The handoff of the baton went smoother than I had expected, as if life and death were some seamless transition. In my first weeks at Madison, I stopped running in circles and instead slowed to catch my breath. I made new friends, stayed in touch with old ones, and let life speed up naturally around me. I loved exploring the campus, its hills hiding districts diverse in architecture and era, from red tile roofs to the hypermodern. It’s an academic labyrinth with urban and natural environments packed tightly between between city and shore.

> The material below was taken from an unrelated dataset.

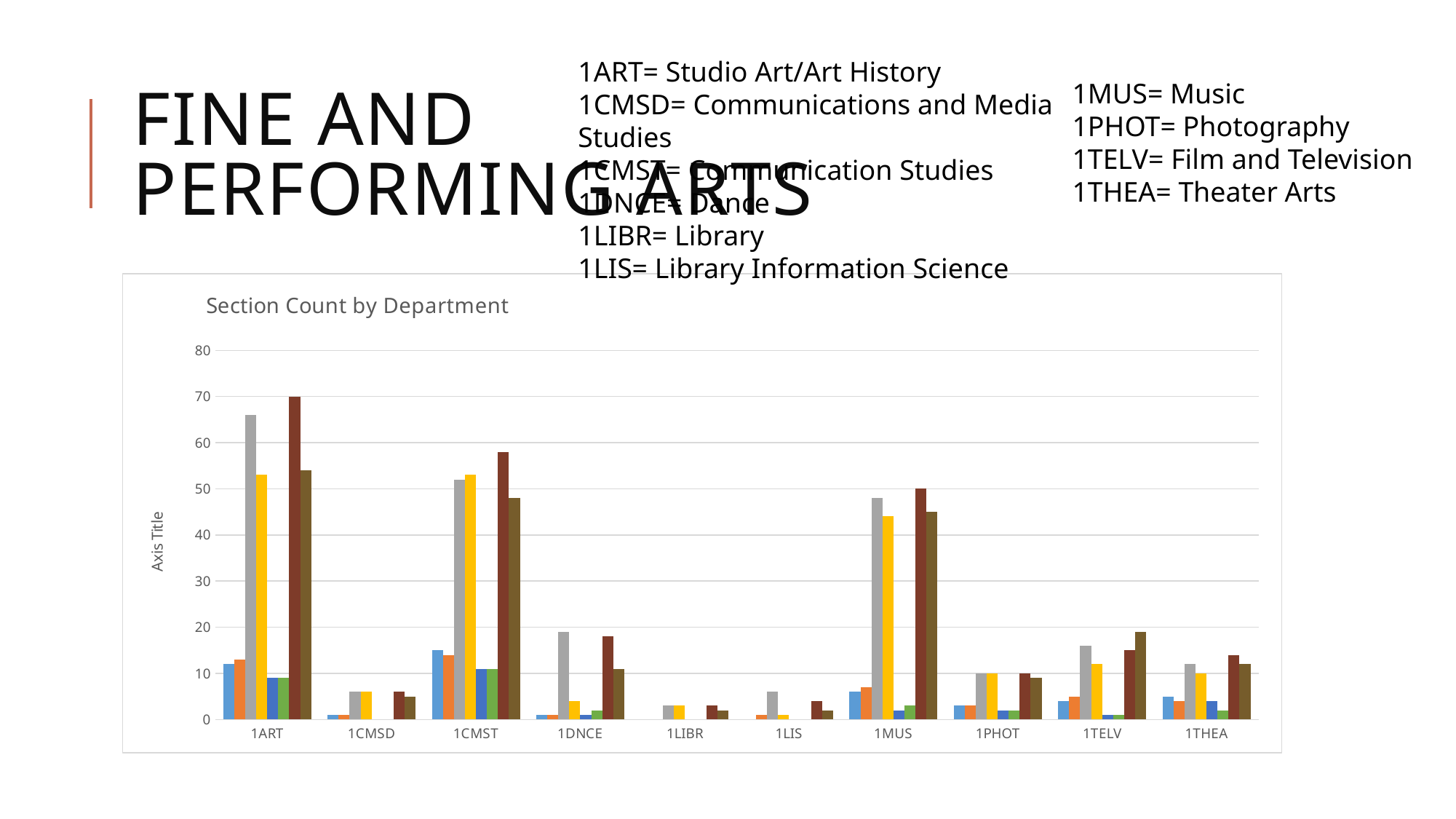
How many department categories are shown on the x axis of the chart? 10 What label is shown on the vertical axis of the chart? Axis Title Which has a taller tallest bar, 1PHOT or 1CMST? 1CMST Is the tallest bar for 1LIBR greater or less than 10? less Which has a taller tallest bar, 1ART or 1MUS? 1ART What is the title of the chart? Section Count by Department Is the tallest bar for 1TELV greater or less than 30? less Is the tallest bar for 1CMST greater or less than 50? greater Which department category contains the tallest bar in the chart? 1ART What kind of chart is shown on the slide? bar chart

After about a month, I received the opportunity to participate in research on the origins of life. I had never taken a class in biology let alone done research on its genesis. When researching colleges, this sort of thing had never been part of my search criteria and yet, it’s been the most fulfilling aspect of my time in college so far. Conducting research alongside professors and post-docs, I found camaraderie that I had never expected; the hierarchy I had expected collapsed under the weight of curiosity and common cause. People from different stages of life, different backgrounds and disciplines, learning together, I felt the opposite of my high school self. I could glimpse the day-to-day lives of grad students, faculty, and other friends and none of it seemed so distant; whereas in high school, college had been unknowable, breeding uncertainty and all its ails, here I could experience and understand the trajectories my life might take. College’s breadth of collaboration and depth of discovery gifted me with contentment where I had once lacked certainty. So too, the idea of college as the final means collapsed to college as the first and brilliant colors flooded future sight.

I didn’t get into my top school, but now I can’t imagine myself anywhere else. I’m here, not just content, but truly happy. Best of all, I see that my trajectory is my own. Though I can’t see everything in front of me, I’m not blind either. No decision that I made in high school defined my life; I’m not an arrow that’s been shot or a baton passed. College changed me, but I’m no longer running someone else’s race. I am my own anchor, running ahead, choosing the placement of my feet. Best of all, I am no longer a stranger to myself.




Alex Plum is a freshman at the University of Wisconsin - Madison majoring in Engineering Physics, Mathematics, and Computer Science. Hailing from Milwaukee Wisconsin, he enjoys good books, long runs, deep questions, and seeing sunsets over water. He looks forward to a lifetime of learning, connecting and creating with others.